The Great Auditorium of Ocean Grove.   Does this look like a town in need of a special redevelopment zone?   Paul Goldfinger photograph.  Click to enlarge.

By Paul Goldfinger, Editor @Blogfinger.net

The copy below is from the “NJ Statutes for Counties and Municipalities,” section 40A:12A-5: Determination of need for redevelopment:

As many of you know, the way that the CMA, WAVE, and Neptune Township were able to bury the single family zoning for the North End of Ocean Grove was to fraudulently declare the property an “area in need of redevelopment.”

That is how they justified turning that property into a commercial zone.  That is how they were able to grant permission for condominiums, an underground garage, retail, restaurants, etc.

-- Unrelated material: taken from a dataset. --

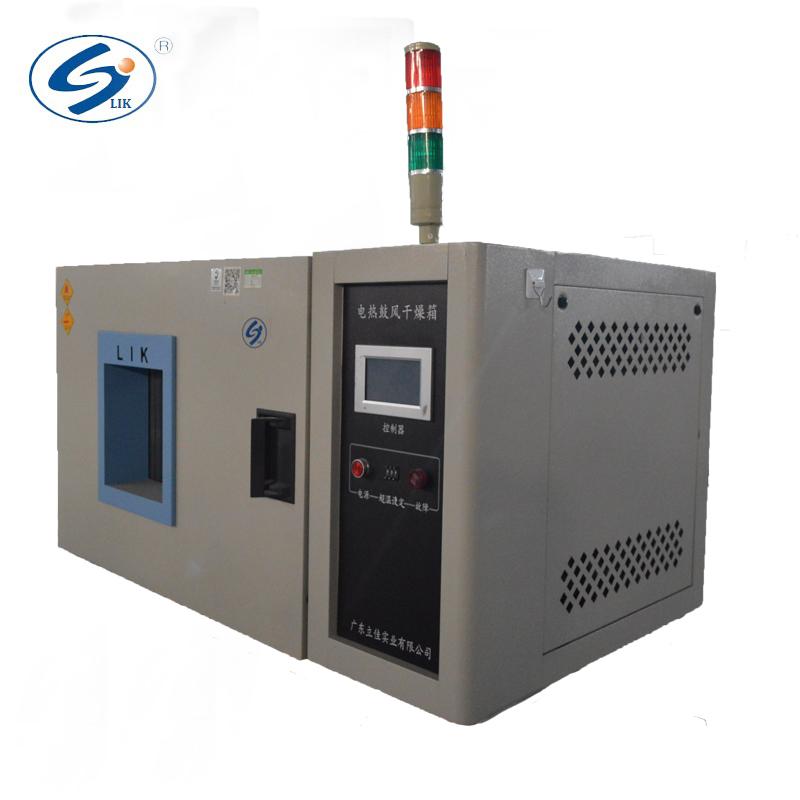 LDHG系列電熱鼓風干燥箱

All of this is contrary to the goals of Ocean Grove’s Master Plan which stressed the residential /historic nature of the town.

Currently the latest  consortium of big shots in town will push hard to begin a revised version of that project.

It’s not clear from the gobbledygook that they are putting  out lately, that the changes which they are now happily  promoting will avoid complications such as environmental damage, congestion, worsened parking distress, and further deterioration of quality of life for residents.  Nor is it clear that those changes are legal and proper according to land use laws in New Jersey.  We think not, on both counts.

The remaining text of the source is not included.